[START Input]
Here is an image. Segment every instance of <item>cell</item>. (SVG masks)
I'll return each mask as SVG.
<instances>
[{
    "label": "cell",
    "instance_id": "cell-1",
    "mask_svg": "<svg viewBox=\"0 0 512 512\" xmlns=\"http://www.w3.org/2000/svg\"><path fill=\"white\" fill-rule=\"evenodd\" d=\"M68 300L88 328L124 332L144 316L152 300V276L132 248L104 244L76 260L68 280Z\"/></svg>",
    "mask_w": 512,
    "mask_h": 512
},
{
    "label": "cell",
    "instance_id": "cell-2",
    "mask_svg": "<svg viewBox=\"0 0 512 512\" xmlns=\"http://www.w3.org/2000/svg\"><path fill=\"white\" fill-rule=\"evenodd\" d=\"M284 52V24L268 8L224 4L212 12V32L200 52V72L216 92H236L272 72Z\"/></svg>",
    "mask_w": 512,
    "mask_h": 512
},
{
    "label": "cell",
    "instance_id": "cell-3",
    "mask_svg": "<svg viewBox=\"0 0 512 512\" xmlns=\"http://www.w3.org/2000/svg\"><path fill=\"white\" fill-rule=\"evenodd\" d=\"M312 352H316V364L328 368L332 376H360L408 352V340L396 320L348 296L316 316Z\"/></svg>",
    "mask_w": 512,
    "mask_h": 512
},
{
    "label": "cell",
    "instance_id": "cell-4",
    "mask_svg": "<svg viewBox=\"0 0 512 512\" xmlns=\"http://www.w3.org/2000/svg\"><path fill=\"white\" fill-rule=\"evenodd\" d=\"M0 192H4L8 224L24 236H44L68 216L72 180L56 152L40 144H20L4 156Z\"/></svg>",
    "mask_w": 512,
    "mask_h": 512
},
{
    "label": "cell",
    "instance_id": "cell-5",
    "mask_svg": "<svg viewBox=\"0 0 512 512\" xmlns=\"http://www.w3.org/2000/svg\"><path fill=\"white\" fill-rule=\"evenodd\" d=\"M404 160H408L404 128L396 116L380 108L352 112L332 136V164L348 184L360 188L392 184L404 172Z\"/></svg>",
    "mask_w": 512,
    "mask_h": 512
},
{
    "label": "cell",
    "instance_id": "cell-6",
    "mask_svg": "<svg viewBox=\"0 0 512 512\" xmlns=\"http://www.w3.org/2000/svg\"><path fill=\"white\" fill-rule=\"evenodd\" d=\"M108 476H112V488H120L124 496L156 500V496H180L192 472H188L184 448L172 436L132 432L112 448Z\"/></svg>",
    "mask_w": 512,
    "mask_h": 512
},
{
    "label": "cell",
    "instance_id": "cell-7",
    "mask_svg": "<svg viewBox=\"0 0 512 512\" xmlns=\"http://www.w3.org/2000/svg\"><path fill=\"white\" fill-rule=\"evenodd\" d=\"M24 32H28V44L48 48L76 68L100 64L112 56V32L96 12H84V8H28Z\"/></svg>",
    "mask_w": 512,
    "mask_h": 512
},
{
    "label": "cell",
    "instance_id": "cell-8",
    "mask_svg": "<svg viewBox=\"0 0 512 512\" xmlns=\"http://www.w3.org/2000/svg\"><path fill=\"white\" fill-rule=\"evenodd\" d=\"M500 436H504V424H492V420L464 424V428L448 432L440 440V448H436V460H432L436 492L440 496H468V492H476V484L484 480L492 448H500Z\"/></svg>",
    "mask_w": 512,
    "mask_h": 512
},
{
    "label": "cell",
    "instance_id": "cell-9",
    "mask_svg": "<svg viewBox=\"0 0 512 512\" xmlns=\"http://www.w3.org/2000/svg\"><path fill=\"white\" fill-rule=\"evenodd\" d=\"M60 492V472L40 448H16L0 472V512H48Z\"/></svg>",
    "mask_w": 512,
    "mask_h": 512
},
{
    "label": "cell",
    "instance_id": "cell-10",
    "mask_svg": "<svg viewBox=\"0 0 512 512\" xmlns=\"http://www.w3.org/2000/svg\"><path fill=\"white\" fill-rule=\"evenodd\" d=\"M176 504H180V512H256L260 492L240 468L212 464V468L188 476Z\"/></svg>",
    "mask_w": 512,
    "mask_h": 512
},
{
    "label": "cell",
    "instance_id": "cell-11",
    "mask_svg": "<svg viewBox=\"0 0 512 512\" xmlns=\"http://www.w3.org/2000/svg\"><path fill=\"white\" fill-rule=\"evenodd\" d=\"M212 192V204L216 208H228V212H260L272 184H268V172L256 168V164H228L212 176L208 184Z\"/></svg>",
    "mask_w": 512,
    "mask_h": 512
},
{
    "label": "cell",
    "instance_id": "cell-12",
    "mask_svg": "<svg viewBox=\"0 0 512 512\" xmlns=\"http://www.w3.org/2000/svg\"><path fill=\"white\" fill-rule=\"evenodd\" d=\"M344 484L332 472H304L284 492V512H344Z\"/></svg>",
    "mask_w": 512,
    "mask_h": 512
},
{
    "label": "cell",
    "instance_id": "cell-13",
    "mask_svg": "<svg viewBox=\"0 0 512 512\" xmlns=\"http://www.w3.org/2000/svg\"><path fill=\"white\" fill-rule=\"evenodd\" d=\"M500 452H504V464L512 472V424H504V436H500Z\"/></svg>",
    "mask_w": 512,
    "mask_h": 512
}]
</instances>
[END Input]
Task instructions: Can you repeat the data word for word, starting with its first line and going on through the line that contains "352H316V364L328 368L332 376H360L408", with both ends included?

Answer to the exercise:
Here is an image. Segment every instance of <item>cell</item>. (SVG masks)
I'll return each mask as SVG.
<instances>
[{
    "label": "cell",
    "instance_id": "cell-1",
    "mask_svg": "<svg viewBox=\"0 0 512 512\" xmlns=\"http://www.w3.org/2000/svg\"><path fill=\"white\" fill-rule=\"evenodd\" d=\"M68 300L88 328L124 332L144 316L152 300V276L132 248L104 244L76 260L68 280Z\"/></svg>",
    "mask_w": 512,
    "mask_h": 512
},
{
    "label": "cell",
    "instance_id": "cell-2",
    "mask_svg": "<svg viewBox=\"0 0 512 512\" xmlns=\"http://www.w3.org/2000/svg\"><path fill=\"white\" fill-rule=\"evenodd\" d=\"M284 52V24L268 8L224 4L212 12V32L200 52V72L216 92H236L272 72Z\"/></svg>",
    "mask_w": 512,
    "mask_h": 512
},
{
    "label": "cell",
    "instance_id": "cell-3",
    "mask_svg": "<svg viewBox=\"0 0 512 512\" xmlns=\"http://www.w3.org/2000/svg\"><path fill=\"white\" fill-rule=\"evenodd\" d=\"M312 352H316V364L328 368L332 376H360L408 352V340L396 320L348 296L316 316Z\"/></svg>",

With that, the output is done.